The recurring theme for the Clippers’ defense continues to be its inability to consistently defend the three-point shot. After joining the team in the off-season, coach Doc Rivers mentioned that the team was solid defensively, but needed to defend the three point line better and defend with more purpose in transition.
The Lakers, who lost last night 125-93 to the Warriors, shot 14-29 from beyond the arc on Tuesday versus the Clippers. It’s safe to say that the defense the coaching staff envisioned is still a work in progress.
“It’s not that hard, it really isn’t. Trust first, then repetition,” Rivers said after Tuesday’s game via NBA.com’s live streaming. “I thought we broke our trust early, I thought we dodged a ton of bullets in the first half […] they were shooting 42 percent and our defense wasn’t very good. And I kept saying guys, every time we break down eventually they are going to make some of those shots and I think in the second half they did.”
As the defensive schemes continue to be experimented with, the offense can still impose its will on the game to limit the opposition’s success from three-point range and in transition. It starts and ends with how effectively Coach Rivers and point guard Chris Paul utilize the strengths of shooting guard J.J. Redick. As Drew Garrison of SB Nation outlined perfectly, Redick is the ideal two-guard for Paul due to his ability to both spot-up beyond the arc and create havoc with his off-ball movement.

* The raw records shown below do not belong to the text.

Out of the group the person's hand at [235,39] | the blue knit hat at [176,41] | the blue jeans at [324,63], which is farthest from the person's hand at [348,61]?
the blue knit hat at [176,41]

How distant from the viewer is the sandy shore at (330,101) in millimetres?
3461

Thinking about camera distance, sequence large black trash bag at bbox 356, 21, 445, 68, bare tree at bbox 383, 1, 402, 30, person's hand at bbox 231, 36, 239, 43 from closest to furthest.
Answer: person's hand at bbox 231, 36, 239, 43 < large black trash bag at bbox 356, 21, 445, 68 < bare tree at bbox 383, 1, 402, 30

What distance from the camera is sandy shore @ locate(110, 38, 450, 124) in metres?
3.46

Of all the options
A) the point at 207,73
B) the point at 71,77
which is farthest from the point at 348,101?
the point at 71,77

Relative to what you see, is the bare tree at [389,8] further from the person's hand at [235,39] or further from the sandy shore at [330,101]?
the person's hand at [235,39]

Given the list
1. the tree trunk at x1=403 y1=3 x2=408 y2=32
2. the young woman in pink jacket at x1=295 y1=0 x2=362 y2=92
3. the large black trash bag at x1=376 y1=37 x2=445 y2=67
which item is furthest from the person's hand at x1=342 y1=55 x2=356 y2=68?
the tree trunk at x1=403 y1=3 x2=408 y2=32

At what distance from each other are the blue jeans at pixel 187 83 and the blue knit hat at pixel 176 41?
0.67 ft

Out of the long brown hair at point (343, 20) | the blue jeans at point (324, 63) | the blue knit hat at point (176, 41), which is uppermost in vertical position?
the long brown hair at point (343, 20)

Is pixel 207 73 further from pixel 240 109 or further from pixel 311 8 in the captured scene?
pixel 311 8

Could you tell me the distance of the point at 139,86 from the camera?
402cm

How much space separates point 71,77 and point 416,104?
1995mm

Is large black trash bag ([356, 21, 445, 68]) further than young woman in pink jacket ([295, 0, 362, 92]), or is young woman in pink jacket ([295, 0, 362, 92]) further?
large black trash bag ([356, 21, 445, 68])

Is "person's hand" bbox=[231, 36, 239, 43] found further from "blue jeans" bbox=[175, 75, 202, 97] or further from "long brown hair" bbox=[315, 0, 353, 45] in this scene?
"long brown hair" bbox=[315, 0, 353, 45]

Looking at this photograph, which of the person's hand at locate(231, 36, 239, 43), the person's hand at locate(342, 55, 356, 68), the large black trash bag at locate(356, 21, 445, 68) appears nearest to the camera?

Against the Lakers on Tuesday, the Clippers started off just fine. Redick opened the game with a three-pointer followed by a two-point mid-range jump shot to record the first five points for the Clippers. By the 7:30 mark of the first quarter, less than five minutes into the game, Redick already had two baskets from beyond the arc and 8 of the Clippers’ 14 points. The Lakers had the same amount as Redick at this point in the game. He finished the first quarter with 12 of the Clippers 30 points; he had 13 points at the end of the game.
Routinely getting the ball in Redick’s hands does two things: slows the game down (lower number of possessions) with his off-ball movement utilizing a portion of the shot clock, and further tires out the defense as they are forced to move and switch much more often.
There’s no doubt the Clippers can step up the pace of the game with talents like Paul, Griffin, and Jordan. When the opposition poses even more of a threat in an up-tempo game, the Clippers best bet is to keep the tempo at a level more suitable to their strengths. Get Redick moving and force Thompson to actually defend.
Just as the game against the Lakers won’t decide anything down the stretch, neither will tonight’s game against the Warriors. The team just needs to improve on a gamely basis; they can do that tonight with a heavy dose of Redick.